蛯原も永嶋のことは知っていた。というよりは木村がこれほど話をしてくる子だ。次の日には木村のクラスに遊びにくるついでにチェックしていた。

ちなみに蛯原は意外と初対面の女の子にはもてる。女の子が嫌いなわけではない。むしろ大好きだ。しかし、まったくといっていいほど進展がなく終わってしまうのである。ある時など、女の子の方からディズニーランドに行こうと誘われ二人きりで行ったのだが、アトラクションの待ち時間で「長いね」の一言以外には会話なし。おみやげを買うときも「俺、外で待ってるね。」と言いはなち、帰りの電車も「俺、駅ここだから、じゃあ。」とそのまま帰宅。たった一日で恋する乙女の心をへし折ってしまう、木村とは別の意味で女性に縁のない男であった。

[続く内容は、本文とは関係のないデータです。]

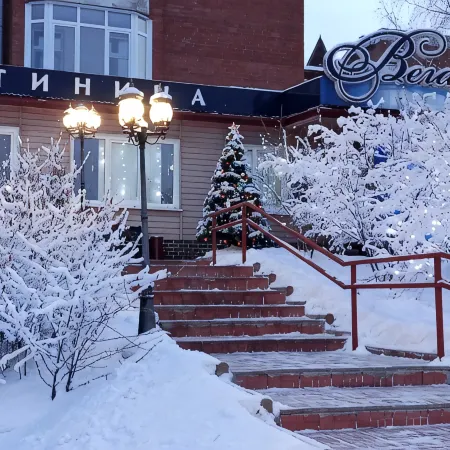 Вега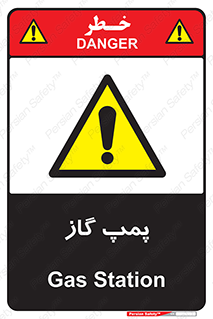 pump , جایگاه , ایستگاه , 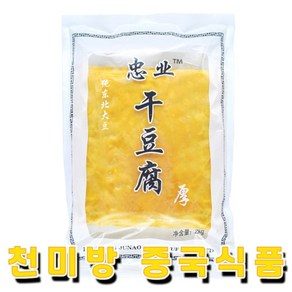 천미방 충업 포두부 2kg 업체 식당용 대용량 건두부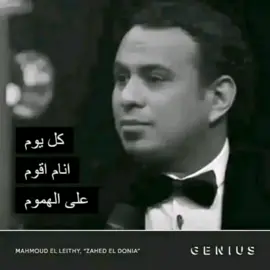 كل يوم #fyp #foryou #foryoupage #real #fyyyyyyyyyyyyyyyy #محمود_الليثي #رضاالبحراوي 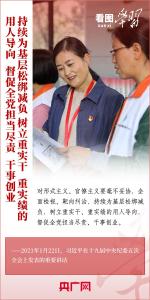看图学习丨重拳纠治形式主义、官僚主义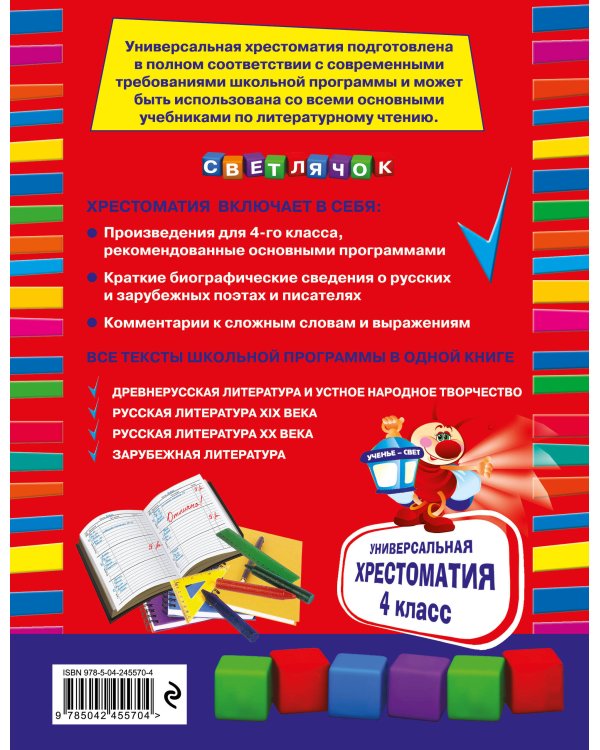 Универсальная хрестоматия: 4 класс. 2-е изд., испр. и доп.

そしてその年の夏休み、木村はある計画を立てた。「みんなで海に行こう。」、もちろん「みんな」には永嶋も含まれる。

「永嶋さん、夏休みとかみんなで海に行かない?」

木村が誘うと永嶋はいつものとろけた笑顔で

「みんなでかぁ。いいね、行こう行こう!誰誘うの?」

木村は、誘いたいやつはいっぱいいるんだけど、あまり人数が多いとまとめるのが大変だから親友の蛯原だけを誘うということで(と言っても蛯原以外に友達と呼べるやつもいないのだが。)、永嶋も、それじゃあ私も石川ちゃんだけ誘うね。ということで、4人で行くことになった。

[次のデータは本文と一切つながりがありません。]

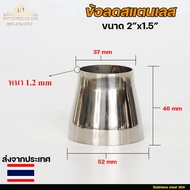 Stainless Steel Joint Reducer Grade 304 Size 2 Inches To 1.5 Thickness 1.2 Mm.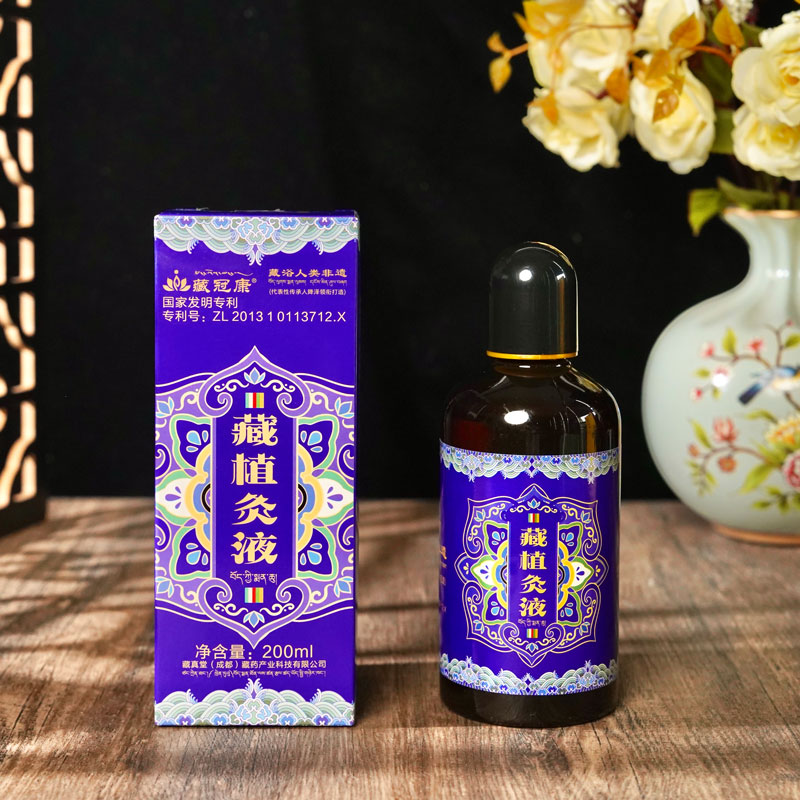 【买1赠1】藏冠康 藏植灸液 天然成分 温和不刺激 200ml/瓶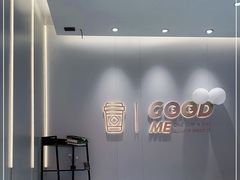 -古茗(同安区丁字街店)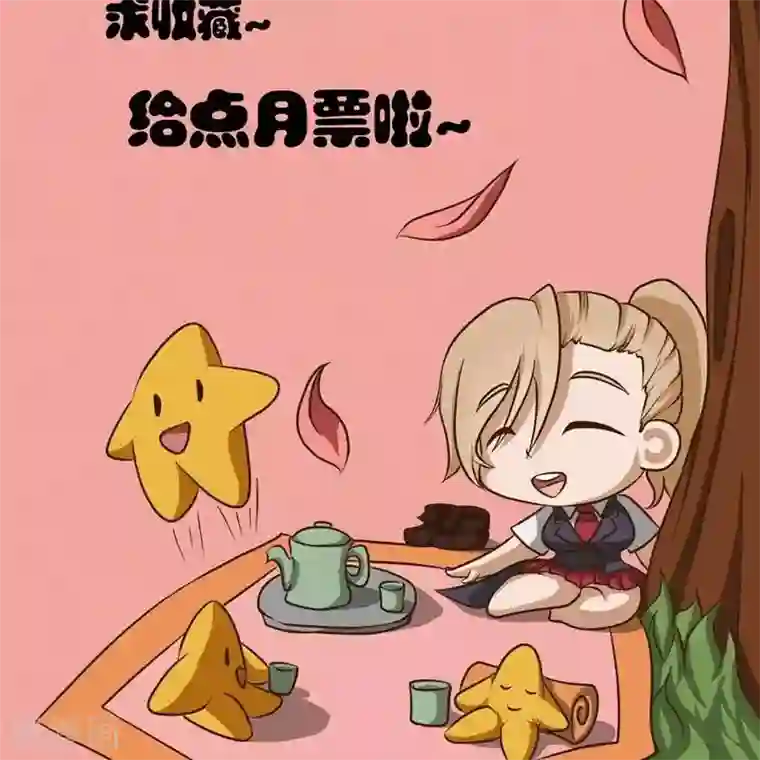 家政大师第8话 路边的野花你不要闻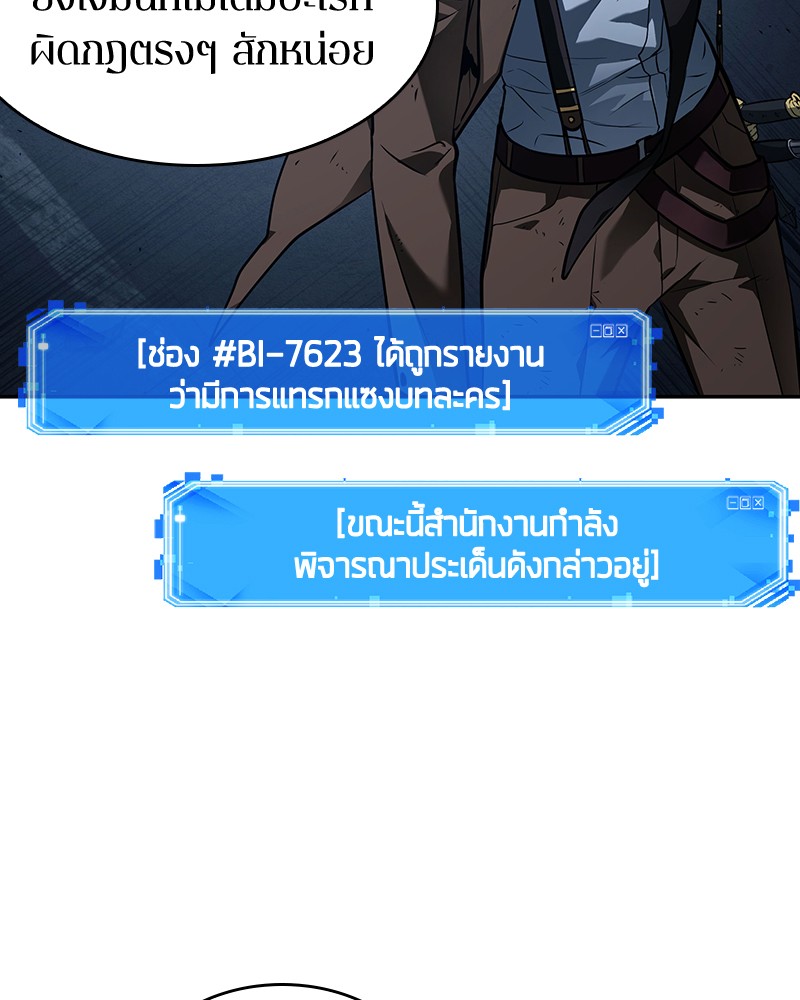 Omniscient Reader อ่านชะตาวันสิ้นโลก ตอนที่ 85 หน้า 107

やった!木村のテンションは最高潮に達していた。考えることはやはり永嶋の水着姿である。その姿を目に焼き付けて夜のオカズにしよう、いやそれよりも素直にカメラを持っていって写真を撮れば、でも写真を撮ることで永嶋から変なことに使うんじゃないかって怪しまれないだろうか、そうだ内緒で焼き増しをして撮った写真は永嶋に渡せば俺はその写真を持っていないことになるから怪しまれない、よしこれでいこう!…普通そこまで考える女の子もそうはいないと思うのだが、つくづく小さい男である…。そして当日がやってきた。